万緑

 いつもの山仲間でアポイ岳に登ってきた。馬の背までは一緒に歩いたがそこで思い思いのアポイを楽しむことになった。リーダーのYamaさんは念願のヒメチャマダラセセリを撮影するべく山の背に貼り付くという。Kudさんはアポイ固有種の植物を丹念に調べるべく八合目まであたりを集中的に探索するらしい。Kubさんは三年前の時登っているからとのんびりしながらゆっくり五合目まで先に降りているという。私と、アポイが初めてのTakeさんは頂上を目指した。

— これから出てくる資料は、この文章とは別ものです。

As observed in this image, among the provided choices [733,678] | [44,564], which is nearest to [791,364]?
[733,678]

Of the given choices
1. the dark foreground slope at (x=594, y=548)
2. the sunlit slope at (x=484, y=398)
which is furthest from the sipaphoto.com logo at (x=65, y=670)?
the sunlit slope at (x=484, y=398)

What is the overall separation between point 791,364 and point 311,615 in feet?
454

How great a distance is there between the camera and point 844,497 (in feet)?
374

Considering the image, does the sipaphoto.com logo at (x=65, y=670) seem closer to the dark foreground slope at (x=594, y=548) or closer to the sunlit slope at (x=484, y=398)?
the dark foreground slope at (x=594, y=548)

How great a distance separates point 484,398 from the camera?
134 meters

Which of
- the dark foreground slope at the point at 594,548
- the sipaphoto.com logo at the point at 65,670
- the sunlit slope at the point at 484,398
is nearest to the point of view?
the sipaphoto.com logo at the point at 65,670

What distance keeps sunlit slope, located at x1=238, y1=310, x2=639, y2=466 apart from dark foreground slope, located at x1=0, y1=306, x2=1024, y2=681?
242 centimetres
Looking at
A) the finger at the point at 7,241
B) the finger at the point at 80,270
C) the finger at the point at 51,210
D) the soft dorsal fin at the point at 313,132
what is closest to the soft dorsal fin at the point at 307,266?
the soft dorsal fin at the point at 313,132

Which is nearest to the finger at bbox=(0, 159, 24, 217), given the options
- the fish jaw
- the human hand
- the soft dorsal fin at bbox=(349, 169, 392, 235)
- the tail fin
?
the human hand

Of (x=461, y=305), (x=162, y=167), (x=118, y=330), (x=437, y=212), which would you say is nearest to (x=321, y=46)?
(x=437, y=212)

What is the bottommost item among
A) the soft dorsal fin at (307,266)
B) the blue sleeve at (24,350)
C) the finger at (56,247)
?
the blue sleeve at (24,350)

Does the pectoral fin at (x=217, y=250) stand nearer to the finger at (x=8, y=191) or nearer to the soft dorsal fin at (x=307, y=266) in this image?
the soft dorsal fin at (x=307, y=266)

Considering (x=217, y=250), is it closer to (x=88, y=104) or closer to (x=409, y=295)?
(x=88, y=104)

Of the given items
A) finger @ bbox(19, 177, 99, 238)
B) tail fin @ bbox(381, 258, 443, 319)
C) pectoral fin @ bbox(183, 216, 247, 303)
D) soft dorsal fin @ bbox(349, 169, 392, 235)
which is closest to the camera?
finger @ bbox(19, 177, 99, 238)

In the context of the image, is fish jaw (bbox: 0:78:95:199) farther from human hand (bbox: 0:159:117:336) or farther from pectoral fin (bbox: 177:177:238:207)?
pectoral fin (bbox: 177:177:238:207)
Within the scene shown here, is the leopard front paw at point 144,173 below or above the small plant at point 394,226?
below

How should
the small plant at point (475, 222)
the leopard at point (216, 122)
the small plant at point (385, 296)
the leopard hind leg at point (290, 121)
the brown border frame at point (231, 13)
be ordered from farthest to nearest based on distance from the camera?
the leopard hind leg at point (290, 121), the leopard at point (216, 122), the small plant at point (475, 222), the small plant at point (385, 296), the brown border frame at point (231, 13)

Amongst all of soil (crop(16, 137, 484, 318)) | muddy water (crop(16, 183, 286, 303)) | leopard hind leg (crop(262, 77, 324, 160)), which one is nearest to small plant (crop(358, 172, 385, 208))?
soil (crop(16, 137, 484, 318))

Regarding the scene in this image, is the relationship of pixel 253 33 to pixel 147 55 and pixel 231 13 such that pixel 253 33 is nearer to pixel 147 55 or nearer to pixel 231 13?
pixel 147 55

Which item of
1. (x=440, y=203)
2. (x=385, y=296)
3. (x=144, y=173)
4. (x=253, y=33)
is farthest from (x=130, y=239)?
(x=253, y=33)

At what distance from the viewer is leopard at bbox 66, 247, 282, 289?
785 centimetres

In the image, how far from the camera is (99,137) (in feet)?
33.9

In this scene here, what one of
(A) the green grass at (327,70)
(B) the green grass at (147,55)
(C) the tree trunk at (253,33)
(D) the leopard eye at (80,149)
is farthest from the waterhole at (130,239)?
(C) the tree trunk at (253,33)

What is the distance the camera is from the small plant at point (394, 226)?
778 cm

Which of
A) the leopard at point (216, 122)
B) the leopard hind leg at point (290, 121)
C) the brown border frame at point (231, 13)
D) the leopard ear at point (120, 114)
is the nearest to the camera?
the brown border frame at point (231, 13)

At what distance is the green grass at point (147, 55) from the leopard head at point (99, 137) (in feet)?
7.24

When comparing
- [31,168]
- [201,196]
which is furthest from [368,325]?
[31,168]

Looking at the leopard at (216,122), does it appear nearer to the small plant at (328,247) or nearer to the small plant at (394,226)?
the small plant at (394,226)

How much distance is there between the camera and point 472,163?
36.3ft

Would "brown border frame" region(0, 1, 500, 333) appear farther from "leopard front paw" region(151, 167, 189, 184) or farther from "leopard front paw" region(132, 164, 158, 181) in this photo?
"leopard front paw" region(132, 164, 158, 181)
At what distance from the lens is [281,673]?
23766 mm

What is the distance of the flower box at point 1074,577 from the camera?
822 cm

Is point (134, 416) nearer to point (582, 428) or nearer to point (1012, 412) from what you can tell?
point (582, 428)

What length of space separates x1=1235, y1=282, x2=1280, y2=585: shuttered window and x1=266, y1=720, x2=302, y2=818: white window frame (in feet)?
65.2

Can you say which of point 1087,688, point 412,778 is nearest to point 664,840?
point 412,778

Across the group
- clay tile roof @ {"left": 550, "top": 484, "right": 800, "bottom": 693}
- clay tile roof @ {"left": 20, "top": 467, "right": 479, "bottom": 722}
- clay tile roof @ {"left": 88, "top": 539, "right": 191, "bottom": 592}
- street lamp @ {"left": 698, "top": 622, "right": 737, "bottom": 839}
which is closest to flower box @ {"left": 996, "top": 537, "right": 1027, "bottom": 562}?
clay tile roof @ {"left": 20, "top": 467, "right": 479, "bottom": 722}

 イワザクラとエゾキスミレは見て行けよ。と宿題のように言われた花はちゃんとカメラに収め、八合目と九合目の中間位のところに差し掛かった時、岩の上に小さな子供用の片方の真っ赤な軍手が目に飛び込んできた。それは昔からそこに置かれていたように置かれていた。見覚えがあった。お父さんとお母さんと一緒に登っていた女の子の手袋だ。白いミニのワンピースに白いスパッツ、薄水色の帽子をかぶった就学前くらいの女の子がお父さんとお母さんの前を目印のようにその真っ赤な手袋を前後に振って歩いていた。二合目と三合目の中間、花撮りにうろうろしていたじじいたちの励ましも必要ないかのように追い越していった手袋だ。きっと幌満の方から降りるだろうから持って行ったって渡せるわけでもないので一度手に取ったがまた元の石の上に置いた。アポイの日に焼け土に焼けた黄土色の石の上でその赤い手袋は待つことを決めたように見えた。
 頂上に顔を出したら、Takeさんが「あーっいた!」と声を上げた。女の子がいた。お父さんが「手袋見ませんでしたか?」と言い「石の上にありました」と答えると「八合目より上でしたか?下でしたか?」と訊かれた。「八合目より上です。持ってこようかどうか迷ったけれど置いてきてしまいました」というと「いえ、これから降りますから取って帰ります」とお父さんは答えた。その間に女の子はもう降り口に向かおうとしていた。片手だけに赤い手袋をして。
 親子がいなくなった山頂に桜が余花を咲かせていた。その下で昼にした。アポイの山頂は木立に囲まれて展望がよくない。そそくさと昼を終え、前回道のりが長いのに花が少なかった思いもあり私たちも幌満コースを嫌って登路を降りた。
 親子はもういなかったし、赤い手袋も無かった。そういえばあの子の声を聞かなかったなーと思った。お父さんお母さんに甘える様子もなかったなーと思った。あの子と真っ赤な手袋がとても似合って思い出された。